Giovanna, the daughter of Regina Negri an inn-keeper is betrothed to
Pietro Montalto, Captain of the Bersaglieri; and the wedding is fixed
for the following morning. Before her betrothal Giovanna has carried
on a flirtation with Paolo Tosta, a wild fellow, who unfortunately took
the girl's play seriously, and seeing the friend of his childhood
estranged from him, has turned smuggler and head of a band of
Anarchists. Giovanna is afraid of him, and trembles for her
bridegroom, whom she loves truly.

However, when she sees Paolo taken captive and sentenced to death by
her own lover, she implores the latter to deal mercifully with the
miscreant. She has neglected to tell him of her early friendship for
the captive, and so Pietro, who does not understand her softness for
the ruffian refuses, his soldierly honour being at stake. But at last
love conquers and Giovanna extracts a promise from him, to let the
prisoner escape during the night.

Left alone, Pietro's keen sense of duty reawakes and he leaves the
place without freeing the captive.

However Toto, a dealer in tobacco, Paolo's friend and helpmate in
smuggling arrives and releases him. Instead of escaping Paolo seeks
Giovanna, and when she turns from him with loathing, he swears, either
to possess her, or to destroy her bridegroom.

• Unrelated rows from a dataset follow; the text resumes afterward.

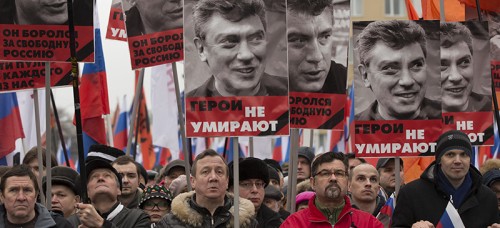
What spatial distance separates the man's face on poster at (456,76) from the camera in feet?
44.4

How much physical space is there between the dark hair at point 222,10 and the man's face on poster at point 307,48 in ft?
4.77

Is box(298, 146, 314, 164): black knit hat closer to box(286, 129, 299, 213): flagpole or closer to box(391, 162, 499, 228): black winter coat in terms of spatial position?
box(286, 129, 299, 213): flagpole

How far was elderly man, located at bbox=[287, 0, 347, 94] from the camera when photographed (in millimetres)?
12805

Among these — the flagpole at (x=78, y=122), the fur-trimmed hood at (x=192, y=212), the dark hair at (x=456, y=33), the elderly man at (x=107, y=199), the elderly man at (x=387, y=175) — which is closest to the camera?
the fur-trimmed hood at (x=192, y=212)

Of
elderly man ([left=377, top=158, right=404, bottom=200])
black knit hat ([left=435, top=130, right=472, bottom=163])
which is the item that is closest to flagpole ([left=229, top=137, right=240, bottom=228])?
black knit hat ([left=435, top=130, right=472, bottom=163])

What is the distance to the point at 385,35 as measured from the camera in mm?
12430

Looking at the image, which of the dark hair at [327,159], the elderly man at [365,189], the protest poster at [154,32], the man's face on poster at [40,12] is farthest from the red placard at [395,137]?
the protest poster at [154,32]

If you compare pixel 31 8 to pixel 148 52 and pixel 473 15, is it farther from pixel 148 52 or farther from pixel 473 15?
pixel 473 15

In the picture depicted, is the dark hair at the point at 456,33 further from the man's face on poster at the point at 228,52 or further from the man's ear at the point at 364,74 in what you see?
the man's face on poster at the point at 228,52

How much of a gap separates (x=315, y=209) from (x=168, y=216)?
111cm

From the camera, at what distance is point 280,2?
11680 mm

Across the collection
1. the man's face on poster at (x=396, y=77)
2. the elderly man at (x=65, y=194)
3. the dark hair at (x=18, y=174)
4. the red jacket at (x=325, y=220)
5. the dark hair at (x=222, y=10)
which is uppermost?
the dark hair at (x=222, y=10)

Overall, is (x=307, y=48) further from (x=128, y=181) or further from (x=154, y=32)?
(x=154, y=32)

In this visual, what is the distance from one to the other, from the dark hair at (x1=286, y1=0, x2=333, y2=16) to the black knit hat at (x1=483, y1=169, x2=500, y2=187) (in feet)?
7.27
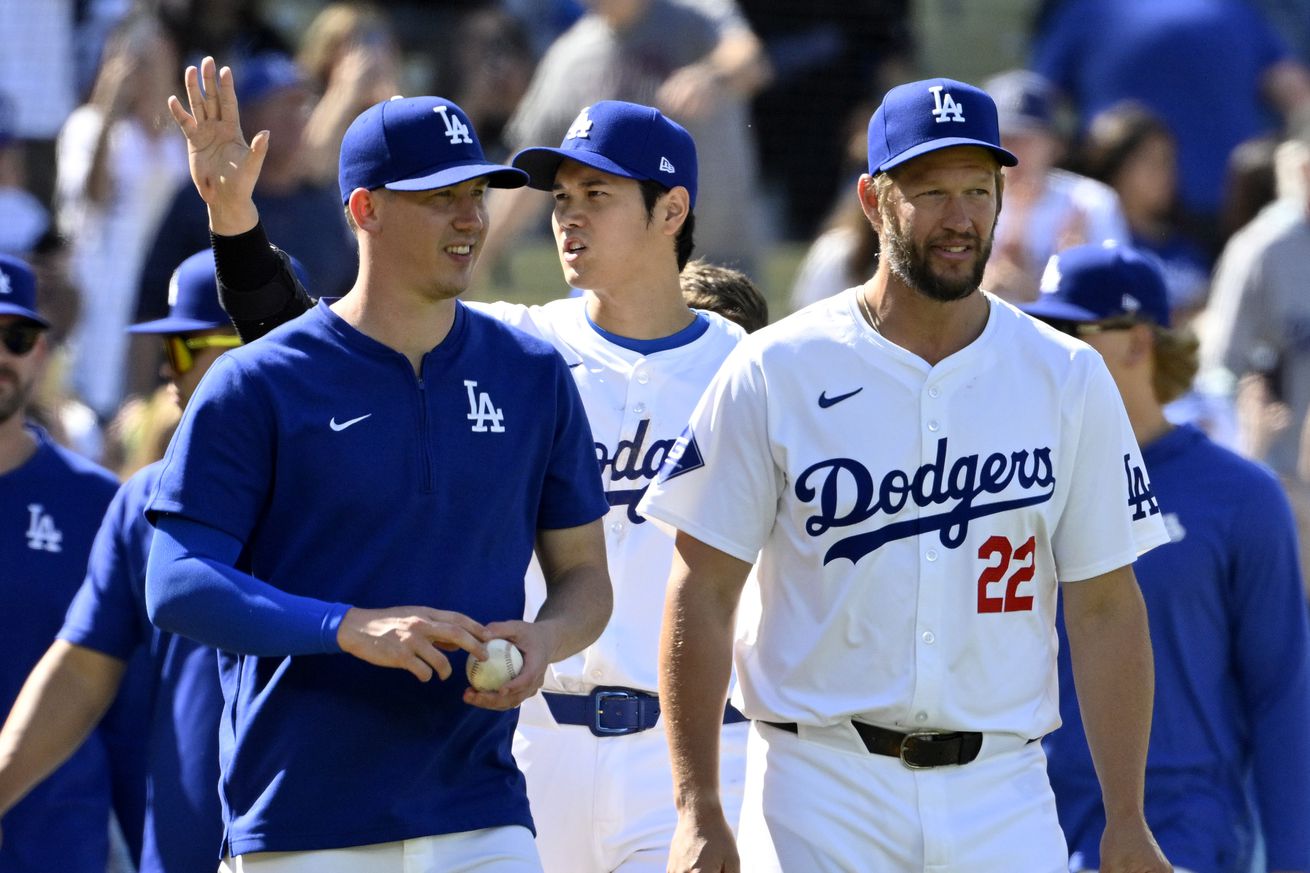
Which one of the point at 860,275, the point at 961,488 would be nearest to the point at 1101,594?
the point at 961,488

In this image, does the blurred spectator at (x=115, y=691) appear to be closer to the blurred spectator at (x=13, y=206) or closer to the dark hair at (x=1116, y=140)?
the blurred spectator at (x=13, y=206)

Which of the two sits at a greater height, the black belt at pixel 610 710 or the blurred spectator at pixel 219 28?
the blurred spectator at pixel 219 28

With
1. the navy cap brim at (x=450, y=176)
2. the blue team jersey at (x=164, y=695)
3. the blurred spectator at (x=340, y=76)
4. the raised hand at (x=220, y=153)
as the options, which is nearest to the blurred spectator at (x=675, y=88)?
the blurred spectator at (x=340, y=76)

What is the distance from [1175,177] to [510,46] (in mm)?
3525

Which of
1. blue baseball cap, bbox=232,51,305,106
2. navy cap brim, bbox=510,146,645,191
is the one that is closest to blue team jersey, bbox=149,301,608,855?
navy cap brim, bbox=510,146,645,191

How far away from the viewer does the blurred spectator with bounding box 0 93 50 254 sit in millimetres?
9156

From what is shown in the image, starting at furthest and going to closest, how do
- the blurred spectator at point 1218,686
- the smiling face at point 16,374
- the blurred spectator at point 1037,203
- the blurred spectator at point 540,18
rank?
the blurred spectator at point 540,18 < the blurred spectator at point 1037,203 < the smiling face at point 16,374 < the blurred spectator at point 1218,686

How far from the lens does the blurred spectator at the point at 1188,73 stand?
11.1 meters

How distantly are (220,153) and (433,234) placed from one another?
2.60ft

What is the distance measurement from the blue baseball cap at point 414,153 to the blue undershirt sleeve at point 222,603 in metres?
0.69

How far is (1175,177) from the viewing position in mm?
10727

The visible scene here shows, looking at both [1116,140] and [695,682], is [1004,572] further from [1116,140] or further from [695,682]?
[1116,140]

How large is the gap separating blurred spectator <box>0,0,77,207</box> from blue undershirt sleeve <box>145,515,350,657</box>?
7.12 m

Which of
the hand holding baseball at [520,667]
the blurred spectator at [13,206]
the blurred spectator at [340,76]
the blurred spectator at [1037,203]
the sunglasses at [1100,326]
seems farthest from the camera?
the blurred spectator at [340,76]
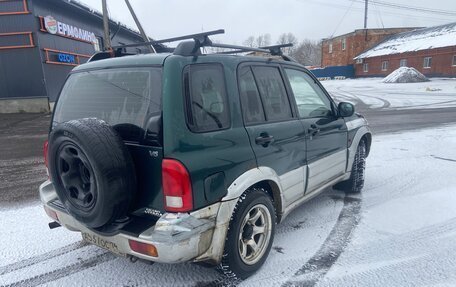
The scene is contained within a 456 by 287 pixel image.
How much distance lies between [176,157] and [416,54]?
4242 cm

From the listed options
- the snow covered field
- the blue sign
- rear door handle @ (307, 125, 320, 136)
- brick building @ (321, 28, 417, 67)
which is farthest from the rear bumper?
brick building @ (321, 28, 417, 67)

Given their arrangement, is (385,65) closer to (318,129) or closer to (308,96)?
(308,96)

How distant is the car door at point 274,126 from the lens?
2756 millimetres

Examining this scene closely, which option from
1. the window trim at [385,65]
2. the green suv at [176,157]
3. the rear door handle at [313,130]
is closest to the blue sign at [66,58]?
the green suv at [176,157]

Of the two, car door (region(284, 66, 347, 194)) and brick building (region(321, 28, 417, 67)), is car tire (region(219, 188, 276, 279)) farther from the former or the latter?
brick building (region(321, 28, 417, 67))

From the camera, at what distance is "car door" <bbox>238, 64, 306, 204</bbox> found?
2.76 metres

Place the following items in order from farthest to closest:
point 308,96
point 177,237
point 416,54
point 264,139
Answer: point 416,54, point 308,96, point 264,139, point 177,237

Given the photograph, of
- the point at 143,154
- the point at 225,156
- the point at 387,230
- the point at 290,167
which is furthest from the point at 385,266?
the point at 143,154

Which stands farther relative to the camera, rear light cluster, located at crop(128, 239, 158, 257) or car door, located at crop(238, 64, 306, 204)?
car door, located at crop(238, 64, 306, 204)

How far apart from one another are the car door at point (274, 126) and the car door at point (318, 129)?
6.8 inches

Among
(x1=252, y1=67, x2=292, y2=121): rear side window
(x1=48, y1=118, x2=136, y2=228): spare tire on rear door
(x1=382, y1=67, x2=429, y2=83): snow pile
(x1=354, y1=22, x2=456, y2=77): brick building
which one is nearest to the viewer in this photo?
(x1=48, y1=118, x2=136, y2=228): spare tire on rear door

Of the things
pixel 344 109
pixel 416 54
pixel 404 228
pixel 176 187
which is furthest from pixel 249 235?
pixel 416 54

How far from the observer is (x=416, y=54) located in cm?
3719

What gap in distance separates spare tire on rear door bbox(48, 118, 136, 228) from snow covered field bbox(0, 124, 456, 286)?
2.61 feet
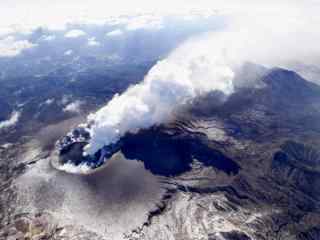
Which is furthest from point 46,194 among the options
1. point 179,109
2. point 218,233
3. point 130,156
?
point 179,109

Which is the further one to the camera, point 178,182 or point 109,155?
point 109,155

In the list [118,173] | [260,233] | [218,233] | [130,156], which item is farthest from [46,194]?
[260,233]

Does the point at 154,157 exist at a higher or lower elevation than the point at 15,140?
higher

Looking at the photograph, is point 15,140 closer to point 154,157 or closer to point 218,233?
point 154,157

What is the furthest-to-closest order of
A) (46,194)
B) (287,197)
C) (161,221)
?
(287,197) < (46,194) < (161,221)

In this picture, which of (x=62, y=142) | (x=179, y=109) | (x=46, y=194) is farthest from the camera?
(x=179, y=109)

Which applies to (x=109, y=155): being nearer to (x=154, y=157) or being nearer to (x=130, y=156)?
(x=130, y=156)
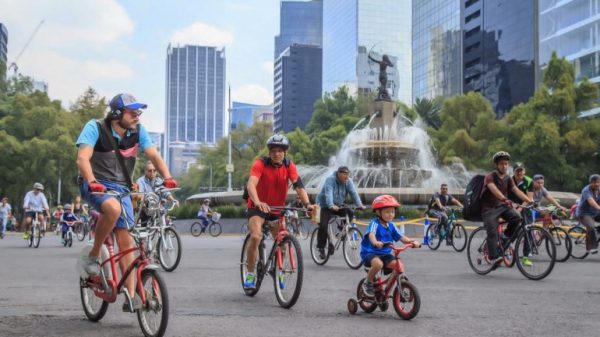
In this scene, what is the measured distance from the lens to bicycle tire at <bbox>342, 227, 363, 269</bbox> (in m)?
12.5

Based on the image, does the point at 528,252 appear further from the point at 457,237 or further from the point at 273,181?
the point at 457,237

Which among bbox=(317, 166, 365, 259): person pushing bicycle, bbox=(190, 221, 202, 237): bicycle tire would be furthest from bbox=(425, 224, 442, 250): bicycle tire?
bbox=(190, 221, 202, 237): bicycle tire

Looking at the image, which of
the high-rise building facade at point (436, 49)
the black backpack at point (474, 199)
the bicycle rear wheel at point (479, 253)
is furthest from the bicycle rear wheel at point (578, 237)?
the high-rise building facade at point (436, 49)

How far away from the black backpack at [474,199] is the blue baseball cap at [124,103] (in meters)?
6.09

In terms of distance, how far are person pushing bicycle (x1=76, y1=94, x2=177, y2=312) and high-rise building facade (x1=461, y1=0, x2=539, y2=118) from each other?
83200mm

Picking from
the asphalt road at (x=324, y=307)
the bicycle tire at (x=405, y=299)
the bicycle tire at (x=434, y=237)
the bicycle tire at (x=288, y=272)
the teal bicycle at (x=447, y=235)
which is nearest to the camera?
the asphalt road at (x=324, y=307)

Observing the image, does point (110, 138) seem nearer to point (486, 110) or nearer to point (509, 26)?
point (486, 110)

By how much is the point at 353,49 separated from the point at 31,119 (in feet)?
344

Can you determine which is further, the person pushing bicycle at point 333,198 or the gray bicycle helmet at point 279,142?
the person pushing bicycle at point 333,198

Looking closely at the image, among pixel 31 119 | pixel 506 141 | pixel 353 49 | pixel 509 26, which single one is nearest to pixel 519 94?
pixel 509 26

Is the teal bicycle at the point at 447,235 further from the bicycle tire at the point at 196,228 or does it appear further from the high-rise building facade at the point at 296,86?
the high-rise building facade at the point at 296,86

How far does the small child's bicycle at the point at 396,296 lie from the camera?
6730 millimetres

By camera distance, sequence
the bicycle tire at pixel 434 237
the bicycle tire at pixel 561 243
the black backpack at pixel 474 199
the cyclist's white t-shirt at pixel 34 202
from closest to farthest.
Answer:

On the following morning Pietro hears from Bastiano, the Bersaglieri
Sergeant, that the keys of the prison have been stolen, and the
prisoner has escaped. Pietro rejoices, that this happened without his
own intervention and turns full of happiness to his bride, who stands
ready for the wedding. The wedding-procession is slowly moving towards
church, when it is suddenly arrested by Paolo, who throws himself
between the lovers. "Mine she was, before she knew you," he cries out,
"to me she swore eternal faith, which she has now falsely broken."
Giovanna, struck dumb by terror, is unable to defend herself.--Pietro
orders his men to recapture the ruffian, but quick as thought Paolo has
deprived the soldier nearest to him of his sabre and with the words
"Thou shalt die first," has thrust it towards Pietro. Alas, it is
Giovanna's breast, he pierces; she has shielded her lover with her own
body.--With a sweet smile she turns to Pietro, who implores her to
speak. "Pardon me," she sighs faintly, "he was long a stranger to my
heart; thee alone I loved, to thee I was faithful unto death." With
those loving words she sinks back expiring.